Methods do exist to filter out PFAS from water. But what do you do when it’s time to replace those filters? Simply throwing out PFAS-contaminated equipment just moves the problem to a landfill.
Instead, these “forever chemicals” need to be destroyed. Most existing strategies for breaking down PFAS use harsh conditions, such as incinerating PFAS residues in furnaces or oxidizing them in supercritical water—water that is at more than 37°C and 200atm of pressure. Now, scientists reporting in Science have discovered that such extreme methods may not be needed to destroy “forever chemicals” (1).
How to Destroy Forever Chemicals
The researchers began exploring ways to break down perfluorooctanoic acid (PFOA). PFOA is a type of perfluorocarboxylic acid (PFCA), which is one of the most widely used class of PFAS compounds. Informed by previously reported decarboxylation methods (2), they found that in a 8:1 mixture of dimethyl sulfoxide (DMSO) and water, PFOA could be completely broken down in 24 hours at only 80–120°C, roughly the temperature of a lab autoclave. Under these conditions, the PFOA degrades into fluoride, trifluoroacetate and carbon byproducts, including formate, carbonate, oxalate and glycolate.
They also tested other PFCAs under these conditions. For PFCAs with four to nine carbons, they could recover over 78% of the fluoride, indicating significant decomposition. Shorter compounds did not degrade to the same extent. Another common PFAS known as GenX, was also found to undergo only partial decomposition. Follow up experiments suggest that these differences are due to the mechanism of how the compounds degrade under these conditions.
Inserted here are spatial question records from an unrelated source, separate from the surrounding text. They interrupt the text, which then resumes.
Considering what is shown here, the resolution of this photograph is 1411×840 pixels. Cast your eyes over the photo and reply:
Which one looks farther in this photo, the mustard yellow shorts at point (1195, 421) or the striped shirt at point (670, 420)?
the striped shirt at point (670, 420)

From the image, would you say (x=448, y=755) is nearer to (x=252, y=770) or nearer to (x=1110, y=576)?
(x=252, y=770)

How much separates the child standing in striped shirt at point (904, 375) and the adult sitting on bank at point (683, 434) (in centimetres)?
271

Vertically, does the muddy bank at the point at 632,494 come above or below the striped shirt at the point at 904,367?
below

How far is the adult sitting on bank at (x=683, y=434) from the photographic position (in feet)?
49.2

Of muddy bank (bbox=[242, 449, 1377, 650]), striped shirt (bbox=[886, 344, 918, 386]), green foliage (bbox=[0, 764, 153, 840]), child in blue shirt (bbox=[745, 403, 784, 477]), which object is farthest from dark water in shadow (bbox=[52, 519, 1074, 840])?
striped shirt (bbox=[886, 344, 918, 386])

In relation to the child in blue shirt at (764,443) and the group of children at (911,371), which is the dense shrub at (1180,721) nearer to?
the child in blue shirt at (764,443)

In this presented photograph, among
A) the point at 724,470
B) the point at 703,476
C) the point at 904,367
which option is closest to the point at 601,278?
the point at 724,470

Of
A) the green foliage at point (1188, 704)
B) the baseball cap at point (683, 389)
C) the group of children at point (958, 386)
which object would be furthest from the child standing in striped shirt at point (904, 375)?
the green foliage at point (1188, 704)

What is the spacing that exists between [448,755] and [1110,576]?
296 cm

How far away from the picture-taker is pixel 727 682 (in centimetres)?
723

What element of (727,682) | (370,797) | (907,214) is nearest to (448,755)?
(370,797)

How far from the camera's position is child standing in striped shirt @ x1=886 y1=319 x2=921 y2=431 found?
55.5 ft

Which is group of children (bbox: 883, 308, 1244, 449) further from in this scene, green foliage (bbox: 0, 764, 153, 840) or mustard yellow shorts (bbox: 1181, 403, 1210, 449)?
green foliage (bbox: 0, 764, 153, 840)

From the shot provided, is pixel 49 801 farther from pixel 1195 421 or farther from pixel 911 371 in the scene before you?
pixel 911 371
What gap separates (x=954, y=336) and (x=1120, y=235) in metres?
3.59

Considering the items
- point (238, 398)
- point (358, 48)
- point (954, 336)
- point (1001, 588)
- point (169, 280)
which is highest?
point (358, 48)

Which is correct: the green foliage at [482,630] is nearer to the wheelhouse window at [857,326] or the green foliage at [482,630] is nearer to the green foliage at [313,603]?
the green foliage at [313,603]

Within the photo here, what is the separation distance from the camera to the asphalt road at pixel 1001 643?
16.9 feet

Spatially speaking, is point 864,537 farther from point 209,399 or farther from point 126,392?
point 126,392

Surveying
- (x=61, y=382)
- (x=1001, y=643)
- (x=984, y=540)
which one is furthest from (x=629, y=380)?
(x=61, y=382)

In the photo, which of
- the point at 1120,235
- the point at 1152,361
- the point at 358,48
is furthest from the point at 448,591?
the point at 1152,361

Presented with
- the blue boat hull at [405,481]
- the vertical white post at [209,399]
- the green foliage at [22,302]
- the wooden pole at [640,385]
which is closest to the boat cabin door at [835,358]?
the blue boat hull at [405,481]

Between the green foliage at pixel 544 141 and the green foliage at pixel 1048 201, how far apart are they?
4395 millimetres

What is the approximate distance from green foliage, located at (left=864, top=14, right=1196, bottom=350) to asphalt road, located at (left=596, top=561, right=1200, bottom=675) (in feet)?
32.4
Experiments and calculations suggest that the reaction starts with a decarboxylation step, which is the slowest step in the reaction. Subsequent defluorination, elimination and hydroxylation steps shorten the carbon chain of the PFCAs, eventually yielding the decomposition products.
A Greener Future
Even though this method is still in early stages and likely won’t be used outside of the lab any time soon, it does suggest that “forever chemicals” may be more easily degraded than once thought. The mild conditions point to a solution where a major class of contaminates could be broken down using “green” chemical methods. However, finding ways to degrade PFAS won’t solve the problem alone. We need robust controls and strict limitations on the use of these chemicals to prevent further pollution and exposures.
- Trang, B. et al. (2022) Low-temperature mineralization of perfluorocarboxylic acids. Science 377, 839–845. doi: 10.1126/science.abm8868
- Kong, D. et al. (2020) Direct reversible decarboxylation from stable organic acids in dimethylformamide solution. Science 369, 557–561.